# [O que fazer]
- 1) Com base no trecho sobre a missão contra Ruy Ferraz, responda:
(a) Qual é o apelido de Jhonatan Alexandre Rodrigues?
(b) Que duas funções Tererê acumulava?
(c) Segundo a carta apreendida, com o que os irmãos pagariam se uma missão não fosse concluída?
- 2) No trecho sobre a missão contra Ruy Ferraz, reproduza a passagem de "TAREFAS E COBRANÇAS" até "não foram concluídos.", inclusive, e substitua "carta" por "mensagem".

# [Trecho do texto]
▼

KORINGA, BARATA, TERERÊ, CORINTIANO E MIMO
De acordo com a denúncia e com o documento apreendido, a "missão" contra Ruy Ferraz foi atribuída a um núcleo disciplinar da facção - frequentemente descrito nas investigações como o grupo encarregado de impor obediência e aplicar punições internas. Os nomes apontados pela Promotoria como escalados para a execução eram: Fernando Henrique dos Santos, o Koringa; Jhonatan Alexandre Rodrigues, o Barata; Alan Donizeti dos Santos, o Tererê; Marcos Ferreira de Souza, o Corintiano; e Cleberson Paulo dos Santos, o Mimo. Cada um, no relato das peças processuais, tinha função definida: do 'núcleo disciplinar' à liderança de operações na rua.
Segundo a investigação, Koringa integrava o que a acusação chama de "núcleo disciplinar", responsável por açoitar e punir integrantes que descumprissem ordens. Atividades que teriam envolvido tortura, lesões e violência sistemática. Barata foi descrito como um "matador" dentro do chamado Bonde dos 14, um conselho formado por 14 lideranças da zona leste que deliberava penas e punições. Tererê acumulava função dupla: fiscalização de pontos de venda de drogas e execução de sanções; Corintiano (ou Ká) era apontado como executor após decisões do “tribunal do crime”; e Mimo exercia papel de disciplina e liderança entre os membros soltos, organizando reuniões e cobrando providências.
TAREFAS E COBRANÇAS
A própria carta apreendida descreve, em linguagem interna da facção, a distribuição de responsabilidades e a rigidez das cobranças. No trecho transcrito pela Promotoria e por veículos que tiveram acesso ao documento, a cúpula deixa clara a gravidade das sanções em caso de fracasso: "se não for concluída cada missão, a cobrança com nossos irmãos será a altura pagando com a própria vida." Abaixo, o trecho integral transcrito na investigação:
- "Viemos através desse SALVE passar direção referente os trampos que foram passados a nossos irmãos do quadro disciplinar e ainda não foram concluídos.

▲

# [Registros fornecidos]
▼

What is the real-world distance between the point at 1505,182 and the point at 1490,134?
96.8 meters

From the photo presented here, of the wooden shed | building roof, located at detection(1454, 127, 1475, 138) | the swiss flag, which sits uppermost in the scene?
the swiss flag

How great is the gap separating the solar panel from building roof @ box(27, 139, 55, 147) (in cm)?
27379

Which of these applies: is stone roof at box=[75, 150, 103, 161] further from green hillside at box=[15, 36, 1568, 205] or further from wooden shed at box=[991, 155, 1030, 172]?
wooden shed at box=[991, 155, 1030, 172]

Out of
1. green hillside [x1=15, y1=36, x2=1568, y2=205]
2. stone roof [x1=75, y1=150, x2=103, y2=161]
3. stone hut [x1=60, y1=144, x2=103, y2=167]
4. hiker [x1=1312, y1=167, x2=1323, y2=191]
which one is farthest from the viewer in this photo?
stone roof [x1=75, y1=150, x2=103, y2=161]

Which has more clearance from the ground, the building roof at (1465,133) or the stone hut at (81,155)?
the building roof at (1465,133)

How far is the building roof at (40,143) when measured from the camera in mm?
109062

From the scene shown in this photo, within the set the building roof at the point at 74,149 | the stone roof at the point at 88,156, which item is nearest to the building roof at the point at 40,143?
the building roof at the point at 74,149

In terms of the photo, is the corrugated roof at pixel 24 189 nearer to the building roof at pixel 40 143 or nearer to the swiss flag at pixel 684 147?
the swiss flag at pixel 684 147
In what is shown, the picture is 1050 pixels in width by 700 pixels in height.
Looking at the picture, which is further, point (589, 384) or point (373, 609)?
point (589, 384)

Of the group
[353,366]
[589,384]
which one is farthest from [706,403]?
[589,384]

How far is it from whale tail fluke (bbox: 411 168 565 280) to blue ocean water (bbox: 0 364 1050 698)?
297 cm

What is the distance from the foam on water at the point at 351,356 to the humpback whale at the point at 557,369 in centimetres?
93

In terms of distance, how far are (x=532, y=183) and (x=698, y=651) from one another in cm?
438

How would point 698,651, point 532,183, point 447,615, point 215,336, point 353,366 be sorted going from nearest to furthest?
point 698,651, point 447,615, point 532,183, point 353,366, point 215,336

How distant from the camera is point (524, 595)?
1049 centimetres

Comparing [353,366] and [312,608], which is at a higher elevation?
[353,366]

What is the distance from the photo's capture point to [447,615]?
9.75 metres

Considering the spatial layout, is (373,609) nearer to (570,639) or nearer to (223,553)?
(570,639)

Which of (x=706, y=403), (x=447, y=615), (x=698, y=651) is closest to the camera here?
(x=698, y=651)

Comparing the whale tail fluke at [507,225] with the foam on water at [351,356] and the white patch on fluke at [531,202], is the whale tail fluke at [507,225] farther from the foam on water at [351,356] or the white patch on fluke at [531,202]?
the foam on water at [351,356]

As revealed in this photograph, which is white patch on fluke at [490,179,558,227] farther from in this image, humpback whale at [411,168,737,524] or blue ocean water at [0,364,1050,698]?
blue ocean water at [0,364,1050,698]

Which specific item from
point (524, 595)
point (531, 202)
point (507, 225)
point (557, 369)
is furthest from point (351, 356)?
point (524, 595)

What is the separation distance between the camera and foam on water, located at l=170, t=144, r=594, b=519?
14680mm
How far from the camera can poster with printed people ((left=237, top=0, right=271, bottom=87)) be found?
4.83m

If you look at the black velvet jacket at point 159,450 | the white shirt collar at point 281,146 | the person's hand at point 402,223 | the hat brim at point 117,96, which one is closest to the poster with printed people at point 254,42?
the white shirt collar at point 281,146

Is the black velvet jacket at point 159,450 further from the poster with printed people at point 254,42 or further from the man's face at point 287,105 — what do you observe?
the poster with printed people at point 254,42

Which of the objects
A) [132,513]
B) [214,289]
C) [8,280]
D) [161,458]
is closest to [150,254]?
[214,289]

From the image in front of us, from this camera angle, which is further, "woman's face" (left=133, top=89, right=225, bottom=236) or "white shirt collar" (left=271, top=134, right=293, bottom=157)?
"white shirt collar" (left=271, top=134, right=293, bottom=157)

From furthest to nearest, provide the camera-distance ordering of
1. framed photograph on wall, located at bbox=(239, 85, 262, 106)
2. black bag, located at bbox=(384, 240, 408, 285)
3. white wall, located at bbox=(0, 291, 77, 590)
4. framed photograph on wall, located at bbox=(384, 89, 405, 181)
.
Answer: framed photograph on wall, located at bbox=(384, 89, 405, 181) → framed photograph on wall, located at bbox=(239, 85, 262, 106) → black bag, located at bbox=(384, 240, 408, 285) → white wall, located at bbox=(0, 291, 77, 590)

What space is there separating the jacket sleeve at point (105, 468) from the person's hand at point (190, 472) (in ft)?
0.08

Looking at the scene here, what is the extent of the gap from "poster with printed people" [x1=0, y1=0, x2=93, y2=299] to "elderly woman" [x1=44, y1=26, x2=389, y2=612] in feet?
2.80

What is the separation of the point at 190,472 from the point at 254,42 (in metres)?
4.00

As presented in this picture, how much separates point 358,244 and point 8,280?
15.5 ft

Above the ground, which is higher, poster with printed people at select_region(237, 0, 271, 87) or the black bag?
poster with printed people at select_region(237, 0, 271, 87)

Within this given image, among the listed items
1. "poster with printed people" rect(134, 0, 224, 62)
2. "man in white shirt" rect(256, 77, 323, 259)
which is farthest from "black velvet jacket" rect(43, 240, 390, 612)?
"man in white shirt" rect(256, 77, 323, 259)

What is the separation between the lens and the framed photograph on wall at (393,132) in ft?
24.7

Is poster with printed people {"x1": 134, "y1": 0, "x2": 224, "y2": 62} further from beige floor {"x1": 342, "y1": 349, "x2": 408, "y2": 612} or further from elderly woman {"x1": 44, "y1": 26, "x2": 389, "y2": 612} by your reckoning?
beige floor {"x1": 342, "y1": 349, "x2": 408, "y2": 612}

▲
▼

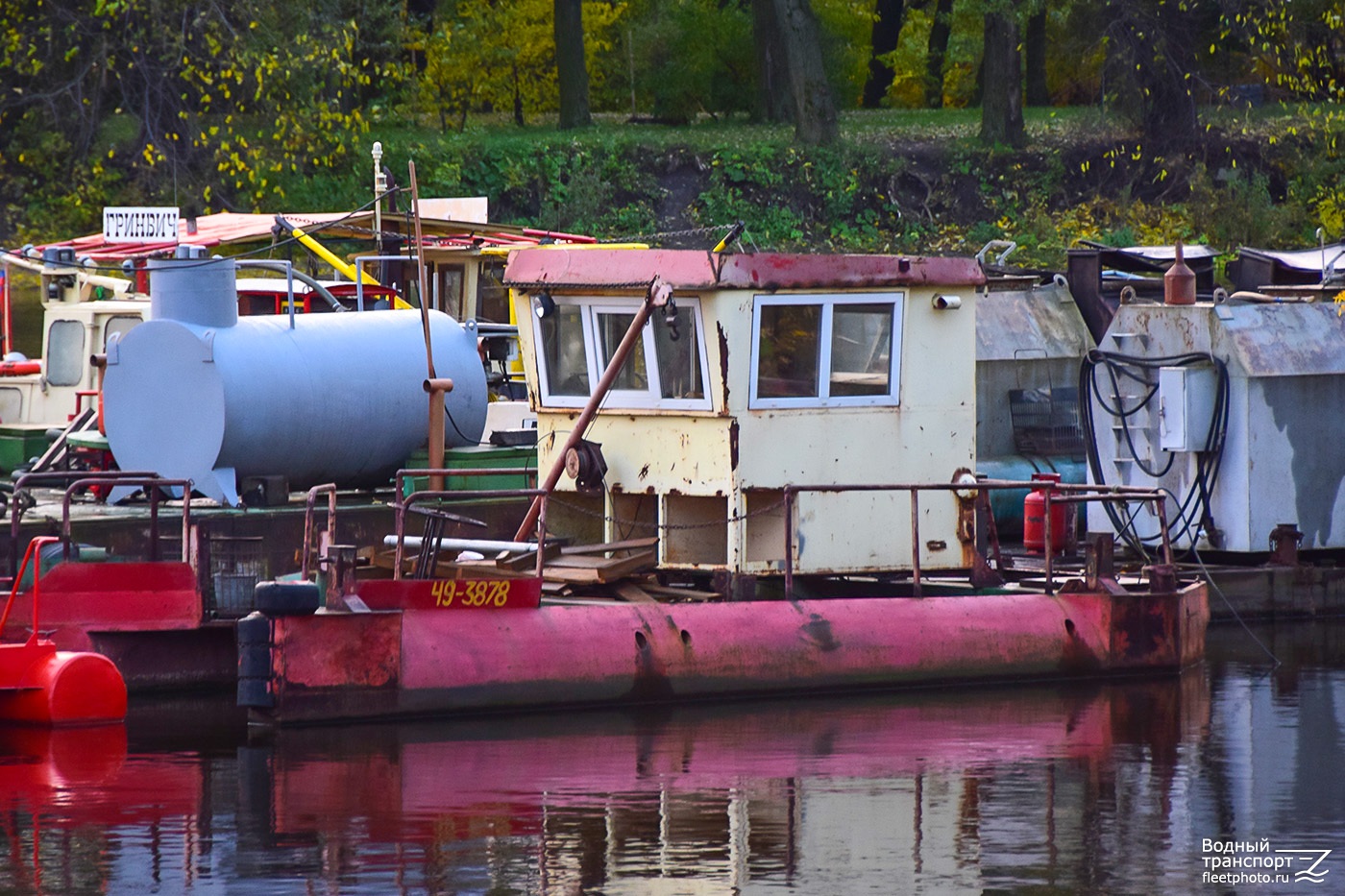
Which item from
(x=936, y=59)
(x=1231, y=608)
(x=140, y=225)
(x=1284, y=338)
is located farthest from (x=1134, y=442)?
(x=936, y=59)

▲

# [Respostas por tarefa]
- 1)
(a) Barata.
(b) Fiscalização de pontos de venda de drogas e execução de sanções.
(c) Com a própria vida.

- 2)
TAREFAS E COBRANÇAS
A própria mensagem apreendida descreve, em linguagem interna da facção, a distribuição de responsabilidades e a rigidez das cobranças. No trecho transcrito pela Promotoria e por veículos que tiveram acesso ao documento, a cúpula deixa clara a gravidade das sanções em caso de fracasso: "se não for concluída cada missão, a cobrança com nossos irmãos será a altura pagando com a própria vida." Abaixo, o trecho integral transcrito na investigação:
- "Viemos através desse SALVE passar direção referente os trampos que foram passados a nossos irmãos do quadro disciplinar e ainda não foram concluídos.